David Smith [Wed, 25 Oct 2017 13:26:19 +0000 (08:26 -0500)]
Add a minor update to systemtap.stress/tapset_functions.exp.
* testsuite/systemtap.stress/tapset_functions.exp: Change the name of the
"testscript" test to "tapset_functions testscript" test so its name
sticks out a bit more on failure.
David Smith [Fri, 20 Oct 2017 19:52:06 +0000 (14:52 -0500)]
The web server now gives a better error message on an unsupported request.
* httpd/backends.cxx: Provide a new "default" backend, which just returns
a reasonable error message (that this server cannot support the request).
* httpd/api.cxx (module_build): Improved error message.
Frank Ch.
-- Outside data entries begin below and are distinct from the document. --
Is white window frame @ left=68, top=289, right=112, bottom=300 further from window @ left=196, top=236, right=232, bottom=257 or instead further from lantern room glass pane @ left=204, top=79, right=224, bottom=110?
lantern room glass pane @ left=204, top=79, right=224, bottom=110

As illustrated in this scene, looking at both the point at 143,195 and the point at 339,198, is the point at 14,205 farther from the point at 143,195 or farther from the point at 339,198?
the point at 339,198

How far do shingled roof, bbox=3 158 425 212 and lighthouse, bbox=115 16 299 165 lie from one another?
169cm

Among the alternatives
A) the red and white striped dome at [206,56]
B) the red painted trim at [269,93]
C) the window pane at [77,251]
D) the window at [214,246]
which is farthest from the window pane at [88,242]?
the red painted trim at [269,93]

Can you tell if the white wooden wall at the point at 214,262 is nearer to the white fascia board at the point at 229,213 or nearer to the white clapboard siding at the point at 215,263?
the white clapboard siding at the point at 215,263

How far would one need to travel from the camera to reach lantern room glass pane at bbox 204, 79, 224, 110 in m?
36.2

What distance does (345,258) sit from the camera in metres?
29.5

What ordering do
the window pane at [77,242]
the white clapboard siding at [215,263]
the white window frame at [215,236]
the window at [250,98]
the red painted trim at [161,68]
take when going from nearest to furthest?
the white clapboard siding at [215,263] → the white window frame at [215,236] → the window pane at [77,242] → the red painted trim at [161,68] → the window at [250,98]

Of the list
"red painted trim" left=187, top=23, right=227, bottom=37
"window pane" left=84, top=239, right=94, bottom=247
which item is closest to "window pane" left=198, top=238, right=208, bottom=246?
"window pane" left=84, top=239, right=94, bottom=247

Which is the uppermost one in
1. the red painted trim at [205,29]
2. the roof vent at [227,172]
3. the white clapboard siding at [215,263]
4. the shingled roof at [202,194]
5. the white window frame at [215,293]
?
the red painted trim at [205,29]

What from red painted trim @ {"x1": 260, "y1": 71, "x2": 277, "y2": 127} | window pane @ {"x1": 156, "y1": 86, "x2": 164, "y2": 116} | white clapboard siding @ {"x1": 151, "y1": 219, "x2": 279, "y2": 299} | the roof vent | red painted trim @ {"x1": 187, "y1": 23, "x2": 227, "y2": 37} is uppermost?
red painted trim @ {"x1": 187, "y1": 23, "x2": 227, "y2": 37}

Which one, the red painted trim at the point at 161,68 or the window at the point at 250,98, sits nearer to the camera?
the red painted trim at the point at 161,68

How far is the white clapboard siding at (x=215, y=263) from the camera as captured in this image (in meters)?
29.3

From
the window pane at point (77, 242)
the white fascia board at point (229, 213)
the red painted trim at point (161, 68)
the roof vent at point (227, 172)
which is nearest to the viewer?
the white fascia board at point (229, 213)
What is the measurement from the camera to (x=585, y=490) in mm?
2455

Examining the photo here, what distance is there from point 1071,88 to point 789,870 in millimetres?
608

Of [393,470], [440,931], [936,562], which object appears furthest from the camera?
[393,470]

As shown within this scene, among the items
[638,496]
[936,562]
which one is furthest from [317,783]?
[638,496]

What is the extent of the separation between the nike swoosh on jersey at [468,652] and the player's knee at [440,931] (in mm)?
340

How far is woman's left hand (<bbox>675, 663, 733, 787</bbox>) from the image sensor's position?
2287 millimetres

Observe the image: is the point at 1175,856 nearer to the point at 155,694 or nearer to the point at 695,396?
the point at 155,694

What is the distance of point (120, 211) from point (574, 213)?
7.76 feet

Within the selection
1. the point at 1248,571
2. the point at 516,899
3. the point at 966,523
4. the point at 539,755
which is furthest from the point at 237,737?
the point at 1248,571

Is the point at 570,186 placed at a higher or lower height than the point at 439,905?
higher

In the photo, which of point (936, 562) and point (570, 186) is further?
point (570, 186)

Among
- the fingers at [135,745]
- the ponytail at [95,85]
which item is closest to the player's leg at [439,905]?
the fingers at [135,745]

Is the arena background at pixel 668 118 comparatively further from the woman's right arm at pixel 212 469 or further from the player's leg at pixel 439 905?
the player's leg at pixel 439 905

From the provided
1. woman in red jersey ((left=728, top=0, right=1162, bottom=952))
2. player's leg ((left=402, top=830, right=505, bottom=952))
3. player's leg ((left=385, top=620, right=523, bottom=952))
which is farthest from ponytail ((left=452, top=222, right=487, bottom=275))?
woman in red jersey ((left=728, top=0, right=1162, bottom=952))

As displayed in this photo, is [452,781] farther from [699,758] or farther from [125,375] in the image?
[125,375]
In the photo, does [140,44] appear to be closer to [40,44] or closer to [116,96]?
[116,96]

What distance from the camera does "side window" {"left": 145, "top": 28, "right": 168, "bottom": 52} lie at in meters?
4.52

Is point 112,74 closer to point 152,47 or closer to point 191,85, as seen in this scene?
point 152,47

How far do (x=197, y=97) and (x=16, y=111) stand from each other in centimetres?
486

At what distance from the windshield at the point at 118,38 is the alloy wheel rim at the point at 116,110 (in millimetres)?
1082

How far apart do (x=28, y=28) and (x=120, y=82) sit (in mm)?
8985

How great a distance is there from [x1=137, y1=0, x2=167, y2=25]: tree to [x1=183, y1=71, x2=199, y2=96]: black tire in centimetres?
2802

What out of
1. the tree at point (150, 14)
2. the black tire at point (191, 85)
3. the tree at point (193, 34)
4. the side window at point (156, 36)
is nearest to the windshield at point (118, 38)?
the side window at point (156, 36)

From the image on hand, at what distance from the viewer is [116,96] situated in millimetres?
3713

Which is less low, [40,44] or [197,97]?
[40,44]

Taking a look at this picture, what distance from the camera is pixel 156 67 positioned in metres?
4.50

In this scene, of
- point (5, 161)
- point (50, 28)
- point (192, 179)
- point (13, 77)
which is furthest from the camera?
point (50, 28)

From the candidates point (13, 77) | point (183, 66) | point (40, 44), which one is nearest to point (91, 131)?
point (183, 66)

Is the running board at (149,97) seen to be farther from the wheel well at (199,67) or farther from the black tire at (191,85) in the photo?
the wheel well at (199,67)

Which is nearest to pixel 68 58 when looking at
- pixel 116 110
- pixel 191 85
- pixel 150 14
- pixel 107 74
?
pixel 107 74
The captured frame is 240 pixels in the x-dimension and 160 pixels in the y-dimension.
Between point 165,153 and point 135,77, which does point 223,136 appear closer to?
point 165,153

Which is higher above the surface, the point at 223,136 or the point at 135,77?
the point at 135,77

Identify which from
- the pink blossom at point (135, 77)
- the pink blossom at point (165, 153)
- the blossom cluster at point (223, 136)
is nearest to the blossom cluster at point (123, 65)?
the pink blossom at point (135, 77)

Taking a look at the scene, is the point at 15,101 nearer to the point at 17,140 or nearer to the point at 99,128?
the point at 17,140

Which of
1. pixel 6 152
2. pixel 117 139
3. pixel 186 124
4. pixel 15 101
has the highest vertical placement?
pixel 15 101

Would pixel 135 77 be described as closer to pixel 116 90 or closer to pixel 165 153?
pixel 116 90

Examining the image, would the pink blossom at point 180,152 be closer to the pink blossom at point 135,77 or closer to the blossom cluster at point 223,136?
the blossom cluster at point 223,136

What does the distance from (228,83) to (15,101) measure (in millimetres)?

Eigler [Fri, 20 Oct 2017 14:01:58 +0000 (10:01 -0400)]
rhbz1504009: let dtrace -G -o /dev/null run, as in autoconf
commit c245153ca193c471a8c broke the ability of dtrace to be tested in
autoconf "-G -o /dev/null" usage, because its output file name was too
simple a function of the input name, and normal users can't write to
/dev/null.dtrace-temp.c . Now we back down to mkstemp, like before,
upon a failure of the simple concatenated name.
David Smith [Thu, 19 Oct 2017 18:24:06 +0000 (13:24 -0500)]
Improve web service startup a bit.
* client-http.cxx (http_client::download): If verbose is >= 4, set the
VERBOSE curl option so that all packets are dumped.
(http_client_backend::find_and_connect_to_server): Instead of trying to
GET the /builds directory (which isn't implemented), grab the base
server directory.
* httpd/server.cxx (server::server): Add a base directory request
handler.
* httpd/server.h: Move 'class server' constructor into server.cxx.
David Smith [Thu, 19 Oct 2017 18:19:04 +0000 (13:19 -0500)]
Add string trim utility functions.
* util.cxx (ltrim): New function.
(rtrim): Ditto.
(trim): Ditto.
(get_distro_info): Trim 'name' and 'version' items.
* util.h: Add trim function declarations.
* tapset-mark.cxx (mark_builder::build): Use new trim functions.
* tapsets.cxx (dwarf_builder::build): Ditto.
David Smith [Mon, 16 Oct 2017 20:30:52 +0000 (15:30 -0500)]
Fix PR22278 by fixing server breakage caused by commit 586c8666a.
* csclient.cxx (create_request): Let the backend add the argument in
include_file_or_directory().
* testsuite/systemtap.server/server.exp: Add 3 simple tests: a filename, a
"-L", and a "-I tapset -e SCRIPT".
* testsuite/lib/systemtap.exp (stap_run_batch): If the "filename" argument
is empty, assume this stap command line doesn't need a file.